--- DATASET EXTRACT ---
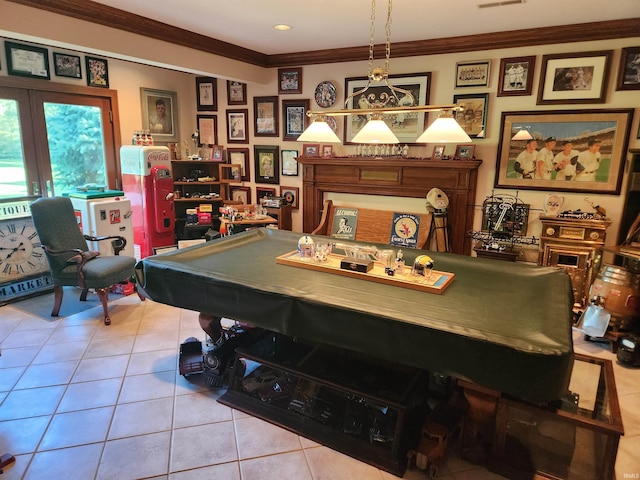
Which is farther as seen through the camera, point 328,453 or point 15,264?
point 15,264

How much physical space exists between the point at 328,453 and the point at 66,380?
1.93 meters

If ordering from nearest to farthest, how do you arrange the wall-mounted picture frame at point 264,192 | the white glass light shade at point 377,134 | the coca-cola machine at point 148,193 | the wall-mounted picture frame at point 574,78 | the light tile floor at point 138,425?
the light tile floor at point 138,425
the white glass light shade at point 377,134
the wall-mounted picture frame at point 574,78
the coca-cola machine at point 148,193
the wall-mounted picture frame at point 264,192

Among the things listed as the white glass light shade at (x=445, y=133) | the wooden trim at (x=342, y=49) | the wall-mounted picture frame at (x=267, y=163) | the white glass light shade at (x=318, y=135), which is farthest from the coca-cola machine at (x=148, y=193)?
the white glass light shade at (x=445, y=133)

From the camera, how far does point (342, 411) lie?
248 centimetres

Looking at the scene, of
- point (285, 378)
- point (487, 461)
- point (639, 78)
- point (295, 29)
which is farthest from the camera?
point (295, 29)

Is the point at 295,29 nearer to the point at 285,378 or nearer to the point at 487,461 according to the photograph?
the point at 285,378

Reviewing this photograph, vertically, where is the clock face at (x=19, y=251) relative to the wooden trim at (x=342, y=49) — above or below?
below

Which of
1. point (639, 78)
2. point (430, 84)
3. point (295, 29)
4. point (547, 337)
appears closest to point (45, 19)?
point (295, 29)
---
[EXERCISE DIRECTIONS]
Replace "physical space" with "distance" in the part of the data that runs from its start through the line containing "1.93 meters". Give only those lines, leave out the pictures, and keep everything else the same.

[EXPECTED OUTPUT]
Which is farther as seen through the camera, point 328,453 or point 15,264?
point 15,264

How much distance exists between the point at 328,453 and the point at 66,380?
1.93 meters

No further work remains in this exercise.